If the province’s population becomes more urban it is easy to see that there will also be a shift in the need for both private and public services. An example of this sort of shift in need would be that the demand for recreational or educational services would decrease while the demand for health services would increase in the rural areas (Government of Newfoundland and Labrador, 2002). With an increased trend in the province’s population age towards a post reproductive category, a reduction in the labour supply could come about in the future.

In 2001 the population of people ages 15 – 44 (Enger & Smith, 2002), as know as the persons that have the potential to enter the labour force, out-numbered the potential retirees.
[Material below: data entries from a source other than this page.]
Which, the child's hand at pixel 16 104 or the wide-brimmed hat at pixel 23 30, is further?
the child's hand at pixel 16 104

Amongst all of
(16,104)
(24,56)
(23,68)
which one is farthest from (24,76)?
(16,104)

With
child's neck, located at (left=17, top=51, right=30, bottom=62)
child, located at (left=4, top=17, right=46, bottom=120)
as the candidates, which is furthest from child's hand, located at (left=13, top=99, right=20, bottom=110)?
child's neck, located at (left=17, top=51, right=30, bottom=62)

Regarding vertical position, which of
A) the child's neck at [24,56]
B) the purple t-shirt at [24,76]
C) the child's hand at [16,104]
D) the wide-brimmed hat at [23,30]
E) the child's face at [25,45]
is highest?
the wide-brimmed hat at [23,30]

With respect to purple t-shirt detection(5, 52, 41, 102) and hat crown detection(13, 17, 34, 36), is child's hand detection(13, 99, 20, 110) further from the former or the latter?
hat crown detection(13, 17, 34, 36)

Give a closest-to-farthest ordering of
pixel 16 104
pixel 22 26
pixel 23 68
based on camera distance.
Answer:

But when looking at the current population trends for the province of Newfoundland, it is predicted that the potential retirees will out-number those that can enter the work force. This is good in some aspects because it will lower the unemployment rates, increase incomes and possibly decrease the out-migration and boost in-migration as the chances of gaining employment in this province are amplified.

In recent years employers have noticed and are paying more attention to these trends. Many are making plans now and executing human resources strategies in preparation for future changes. Some companies such as the Iron Ore Company of Canada (IOCC) at Labrador City and industry associations such as the Alliance of Manufacturers and Exporters recognize the cumulative impacts of these factors and are implementing successor planning, mentorship programs and other recruitment actions (Government of Newfoundland and Labrador, 2002). For example, up to 50% of the Iron Ore Company of Canada’s workforce is eligible for retirement by 2004. In addressing this issue, IOCC is recruiting and training new workers to fill these vacant positions. In partnership with the College of the North Atlantic and its member unions, the company began a new apprentice training program in 1999 which combines in-class training with on the job experience. This program, named Mining and Mineral Processing Technology, is seen as an innovative and meaningful way to prepare for demographic change and to train the mining employee of the future (Government of Newfoundland and Labrador, 2002).

In conclusion, Newfoundland is facing a decline in population. The population is also becoming more centered in urban areas than in the past and is becoming an increasingly aging population. These factors have serious effects on the future work force and also place more burden on the health care system. By becoming aware of these trends now, measures can be taken to ensure the well-being of our population in the years to come as well as in future populations of this province.